When doing insert_one it uses additional 25 MB (that’s the 2.5 multiplication I was talking earlier, just the insert_one, I’m ignoring already loaded file into memory), so the total memory consumption is now ~40 MB (5 MB baseline + 10 MB loaded file + 25 MB from insert_one).

So that leads to my original question (now asked much more clearly - thanks for the assistance): Why inserting a 10 MB file use another 25 MB of memory, if the file is already loaded in the memory ?

steevej · May 13, 2021, 10:37pm

Very nice work.

I don’t know python enough to help further but with what you share I really hope someone will step up and we all will learn. I will follow this thread closely.

Shane · May 13, 2021, 11:20pm

Hi @Petr_Klejch, thanks for reporting this issue. I suspect pymongo is working as designed here and this is a side effect of the way that we serialize messages in our C extensions. However, we can probably optimize this path to reduce the peak memory usage. I’ve filed an optimization ticket here: https://jira.mongodb.org/browse/PYTHON-2716

Please follow the Jira ticket for updates. For convenience, I’ve copied the description here:

Our theory is the extra memory comes from using the buffer.h API in our C extensions. The issue is that when a buffer needs to grow we simply double the size until the buffer is large enough to accommodate the new write.

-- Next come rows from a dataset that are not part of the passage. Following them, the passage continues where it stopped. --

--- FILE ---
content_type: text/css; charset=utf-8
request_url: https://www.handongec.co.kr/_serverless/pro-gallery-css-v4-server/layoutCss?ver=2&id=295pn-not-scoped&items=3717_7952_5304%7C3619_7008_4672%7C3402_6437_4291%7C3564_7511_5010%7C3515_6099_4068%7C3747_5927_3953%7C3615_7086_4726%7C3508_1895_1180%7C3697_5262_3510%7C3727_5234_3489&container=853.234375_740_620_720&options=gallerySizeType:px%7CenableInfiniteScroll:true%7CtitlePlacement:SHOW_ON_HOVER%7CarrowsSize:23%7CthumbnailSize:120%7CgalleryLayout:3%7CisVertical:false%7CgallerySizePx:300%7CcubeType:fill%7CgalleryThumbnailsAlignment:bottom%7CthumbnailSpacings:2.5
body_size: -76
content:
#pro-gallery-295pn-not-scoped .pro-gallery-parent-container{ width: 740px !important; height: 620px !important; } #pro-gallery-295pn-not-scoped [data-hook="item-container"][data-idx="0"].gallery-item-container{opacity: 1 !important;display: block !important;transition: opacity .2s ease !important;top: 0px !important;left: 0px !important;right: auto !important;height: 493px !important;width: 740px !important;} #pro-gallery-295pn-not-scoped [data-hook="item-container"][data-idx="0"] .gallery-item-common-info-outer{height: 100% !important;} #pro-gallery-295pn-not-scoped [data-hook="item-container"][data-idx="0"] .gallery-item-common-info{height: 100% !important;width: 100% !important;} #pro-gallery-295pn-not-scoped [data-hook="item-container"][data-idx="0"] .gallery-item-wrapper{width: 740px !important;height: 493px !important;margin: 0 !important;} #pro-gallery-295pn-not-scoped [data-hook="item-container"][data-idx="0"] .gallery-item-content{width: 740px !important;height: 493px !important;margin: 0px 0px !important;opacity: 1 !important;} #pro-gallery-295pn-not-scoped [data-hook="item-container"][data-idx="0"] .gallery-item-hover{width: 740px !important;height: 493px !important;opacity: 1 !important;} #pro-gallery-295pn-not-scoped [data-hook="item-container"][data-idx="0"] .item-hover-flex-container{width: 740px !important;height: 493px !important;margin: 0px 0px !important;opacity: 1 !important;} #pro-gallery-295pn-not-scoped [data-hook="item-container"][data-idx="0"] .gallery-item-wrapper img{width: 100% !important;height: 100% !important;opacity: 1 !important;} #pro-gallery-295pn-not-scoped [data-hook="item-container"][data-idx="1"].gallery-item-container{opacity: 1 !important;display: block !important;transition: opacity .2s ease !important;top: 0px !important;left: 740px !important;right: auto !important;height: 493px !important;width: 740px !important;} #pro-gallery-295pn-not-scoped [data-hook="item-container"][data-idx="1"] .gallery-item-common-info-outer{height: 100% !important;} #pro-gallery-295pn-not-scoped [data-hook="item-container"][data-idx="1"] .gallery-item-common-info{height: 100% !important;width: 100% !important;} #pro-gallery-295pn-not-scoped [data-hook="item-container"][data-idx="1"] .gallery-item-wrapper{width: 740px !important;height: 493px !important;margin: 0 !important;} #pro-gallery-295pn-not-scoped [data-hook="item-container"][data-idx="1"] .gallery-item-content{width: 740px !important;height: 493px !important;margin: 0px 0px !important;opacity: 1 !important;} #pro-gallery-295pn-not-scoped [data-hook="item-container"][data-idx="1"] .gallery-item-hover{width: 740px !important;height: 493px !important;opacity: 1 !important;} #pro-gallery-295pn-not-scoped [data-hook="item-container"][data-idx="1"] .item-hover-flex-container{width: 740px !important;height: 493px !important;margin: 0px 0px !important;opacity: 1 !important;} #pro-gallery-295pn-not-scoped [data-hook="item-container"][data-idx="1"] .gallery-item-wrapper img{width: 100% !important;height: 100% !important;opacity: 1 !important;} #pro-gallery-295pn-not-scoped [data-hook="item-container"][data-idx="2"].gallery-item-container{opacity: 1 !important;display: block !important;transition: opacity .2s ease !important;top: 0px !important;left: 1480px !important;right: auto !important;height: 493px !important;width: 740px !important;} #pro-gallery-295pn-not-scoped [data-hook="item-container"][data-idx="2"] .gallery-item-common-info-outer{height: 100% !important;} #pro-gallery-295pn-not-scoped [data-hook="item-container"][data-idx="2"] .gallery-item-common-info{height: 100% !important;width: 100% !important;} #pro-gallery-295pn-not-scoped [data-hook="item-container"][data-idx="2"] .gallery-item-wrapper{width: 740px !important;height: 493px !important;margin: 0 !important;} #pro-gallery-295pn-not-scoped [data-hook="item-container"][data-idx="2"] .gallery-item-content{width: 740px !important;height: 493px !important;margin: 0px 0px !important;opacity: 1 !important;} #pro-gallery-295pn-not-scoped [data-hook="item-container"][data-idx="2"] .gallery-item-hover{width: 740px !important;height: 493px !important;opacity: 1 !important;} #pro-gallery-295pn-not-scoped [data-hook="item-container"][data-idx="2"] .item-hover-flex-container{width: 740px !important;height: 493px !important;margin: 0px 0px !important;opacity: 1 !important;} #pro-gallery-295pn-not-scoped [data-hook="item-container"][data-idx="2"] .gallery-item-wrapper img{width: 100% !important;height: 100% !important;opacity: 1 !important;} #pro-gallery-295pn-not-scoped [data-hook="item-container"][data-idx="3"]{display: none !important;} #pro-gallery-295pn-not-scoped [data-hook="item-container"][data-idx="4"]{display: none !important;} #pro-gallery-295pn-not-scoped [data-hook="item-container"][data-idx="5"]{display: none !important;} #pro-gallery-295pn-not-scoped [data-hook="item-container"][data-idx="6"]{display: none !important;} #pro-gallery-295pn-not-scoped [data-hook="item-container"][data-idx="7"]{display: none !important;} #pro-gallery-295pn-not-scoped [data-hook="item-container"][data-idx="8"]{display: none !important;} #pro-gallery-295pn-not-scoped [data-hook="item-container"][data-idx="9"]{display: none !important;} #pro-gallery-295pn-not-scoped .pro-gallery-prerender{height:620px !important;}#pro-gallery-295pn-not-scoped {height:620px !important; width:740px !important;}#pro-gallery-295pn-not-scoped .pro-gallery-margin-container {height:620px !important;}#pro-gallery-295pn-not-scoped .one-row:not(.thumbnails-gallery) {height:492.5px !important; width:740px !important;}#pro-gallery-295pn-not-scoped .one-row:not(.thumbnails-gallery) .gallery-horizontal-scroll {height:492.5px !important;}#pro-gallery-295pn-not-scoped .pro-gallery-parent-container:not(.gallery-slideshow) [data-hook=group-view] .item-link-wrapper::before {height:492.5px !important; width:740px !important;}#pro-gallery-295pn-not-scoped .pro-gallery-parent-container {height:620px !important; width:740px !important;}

So in this case:

Client inserts a document containing a 10MB binary string
pymongo enters the C extensions (_cbson_op_msg) and starts encoding the document to a buffer
pymongo calls buffer_write() with the 10MB byte-string
the buffer doubles in size until it reaches ~10-16MB
pymongo finishes encoding the message to the buffer
pymongo calls Py_BuildValue to convert the buffer to a Python bytes which creates a copy taking at least an extra 10MB.
we deallocate the buffer to free ~10-16MB.

So in total the peak memory is around 25MB. We should investigate if it’s possible to reduce the memory usage by using a zero-copy method to convert from the internal buffer to a Python bytes object.

Petr_Klejch · May 14, 2021, 7:00am

Hello @Shane,
thank you very much for your help and for creating a ticket !

I will watch the created ticket for any further updates.

system · May 19, 2021, 7:00am

This topic was automatically closed 5 days after the last reply. New replies are no longer allowed.